--- Required action 1 ---
For each statement, say yes or no on whether the letter below agrees, and quote the letter's deciding words: (a) Event accommodation for a team of five had only three beds. (b) The writer's last IFSC competition took place in Birmingham, England. (c) The writer wanted to be the diversity setter.
--- Required action 2 ---
From the bulleted list in the letter below, name every experience the writer reports having had while working for the organization.

In the course of working for you, and as recently as last year, I experienced:

  • Denial of my experiences of racism by a veteran member of your team.

  • I have worked for at least two of your events unpaid but for expenses.

  • Event accommodation for a team of 5 provided with only 3 beds.

  • Being told before a meeting about development that there this would not be an opportunity for me to make more money.

  • Being micro managed by an organizer telling me which holds to use while ignoring the advice from our team that the number of holds was insufficient.

  • Having to pay part of my travel expenses.

Over the years, as our sport matured the rules that govern who can set international events have changed and evolved. And in every iteration you, as an organisation, have decided when those rules apply and when they can have some flexibility. I have no doubt it took a lot to bring our small niche sport 30 years ago to the modern Olympic sport it is today. I do wonder how, across all those years, and all those evolutions, there was never once an evolution that allowed me to join the IFSC setting group? Or why diversity and inclusion in the setting group in particular are so poorly attended to, and honestly from where I stand it looks pretty performative. I think I speak for all the people who are directly concerned with equity, diversity, and the power of sport to change society that we wish you did better.

But I never wanted to be the diversity setter, I wanted to be the best setter. I much prefer the conclusion that I failed my dream because I wasn’t good enough rather than be happy of what I have achieved as a person of colour. 
If I work for you, in the context of today’s complex work dynamics, I am an ambassador for people of colour whether I like it or not. So I would rather step away than give any of my image to your piss poor efforts to support climbing in Africa or Oceania, educate and care for setters, or include women or non-binary folk in the setting group to list only a few...

My father experienced systemic racism in an era when the term systemic racism didn’t exist. His talent and dreams destroyed him from the inside. I now understand how it feels to be powerless to advance in your life the way you wanted. I refuse however to let it estrange me from my family, friends and passion for climbing.

Though I didn’t know it then, my very last IFSC competition was in Birmingham, Alabama, the cradle of the American Civil Rights Movement and it encapuslated almost all the the things I love about setting competitions: discovering new places, meeting new people, being creative with others, experiencing lots of wonderful climbing, old and new friends from all over the world, even rock climbing!

Please take better care of route setters and their dreams moving forward, remember that they make the Climbing that is in your name, without it you are nothing. The image they project as the people who create the playing field for some of the most remarkable athletes in the history of Sport defines how the rest of the industry treats their setters. I understand it is difficult, expensive, political, but ultimately these types of actions are the very fabric of our lives and society.

--- Data provided ---
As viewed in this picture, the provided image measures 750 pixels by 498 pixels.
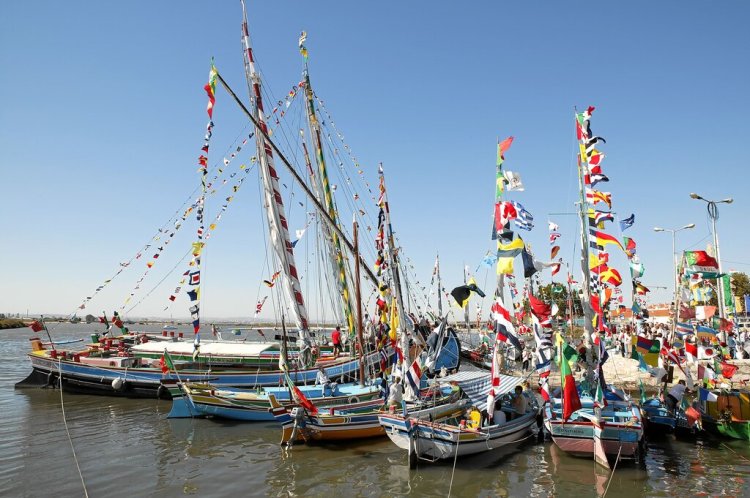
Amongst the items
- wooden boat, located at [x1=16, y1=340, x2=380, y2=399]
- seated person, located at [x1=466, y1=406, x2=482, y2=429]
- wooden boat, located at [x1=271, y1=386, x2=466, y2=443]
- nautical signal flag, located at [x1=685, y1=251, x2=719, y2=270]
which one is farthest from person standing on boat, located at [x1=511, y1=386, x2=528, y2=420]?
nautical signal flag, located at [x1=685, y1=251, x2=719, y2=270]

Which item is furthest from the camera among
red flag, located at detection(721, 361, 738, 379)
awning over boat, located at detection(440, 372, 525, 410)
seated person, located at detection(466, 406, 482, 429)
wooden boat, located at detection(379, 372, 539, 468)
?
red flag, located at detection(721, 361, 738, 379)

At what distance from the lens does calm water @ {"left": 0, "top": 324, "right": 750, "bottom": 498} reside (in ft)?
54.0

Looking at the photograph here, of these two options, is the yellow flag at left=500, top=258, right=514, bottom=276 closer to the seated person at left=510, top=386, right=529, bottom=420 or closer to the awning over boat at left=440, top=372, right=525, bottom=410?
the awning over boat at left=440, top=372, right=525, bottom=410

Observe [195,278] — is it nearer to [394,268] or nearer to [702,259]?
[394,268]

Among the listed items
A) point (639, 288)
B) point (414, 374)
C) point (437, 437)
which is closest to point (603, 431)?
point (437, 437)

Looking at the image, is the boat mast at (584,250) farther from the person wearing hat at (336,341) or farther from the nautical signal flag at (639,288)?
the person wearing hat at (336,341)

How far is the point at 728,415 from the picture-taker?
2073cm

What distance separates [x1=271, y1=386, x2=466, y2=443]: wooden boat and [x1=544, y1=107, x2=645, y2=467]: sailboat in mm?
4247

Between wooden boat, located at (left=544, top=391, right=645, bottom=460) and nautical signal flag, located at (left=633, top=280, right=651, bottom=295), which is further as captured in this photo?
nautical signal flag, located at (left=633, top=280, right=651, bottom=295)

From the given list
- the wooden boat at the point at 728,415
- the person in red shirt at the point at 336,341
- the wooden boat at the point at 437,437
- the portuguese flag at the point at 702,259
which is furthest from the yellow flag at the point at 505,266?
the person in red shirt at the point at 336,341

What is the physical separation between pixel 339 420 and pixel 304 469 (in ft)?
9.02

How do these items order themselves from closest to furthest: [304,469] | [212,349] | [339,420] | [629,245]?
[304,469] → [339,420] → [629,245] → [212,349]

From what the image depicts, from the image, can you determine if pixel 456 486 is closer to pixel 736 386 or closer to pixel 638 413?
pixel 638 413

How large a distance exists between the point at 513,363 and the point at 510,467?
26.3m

--- Answer section 1 ---
(a) Yes: "Event accommodation for a team of 5 provided with only 3 beds."
(b) No: "my very last IFSC competition was in Birmingham, Alabama, the cradle of the American Civil Rights Movement"
(c) No: "But I never wanted to be the diversity setter, I wanted to be the best setter."

--- Answer section 2 ---
1. Denial of the writer's experiences of racism by a veteran member of the team
2. Working at least two events unpaid except for expenses
3. Event accommodation for a team of 5 with only 3 beds
4. Being told before a meeting about development that there would be no opportunity to make more money
5. Being micro managed by an organizer who dictated which holds to use and ignored the team's advice that there were not enough holds
6. Having to pay part of their travel expenses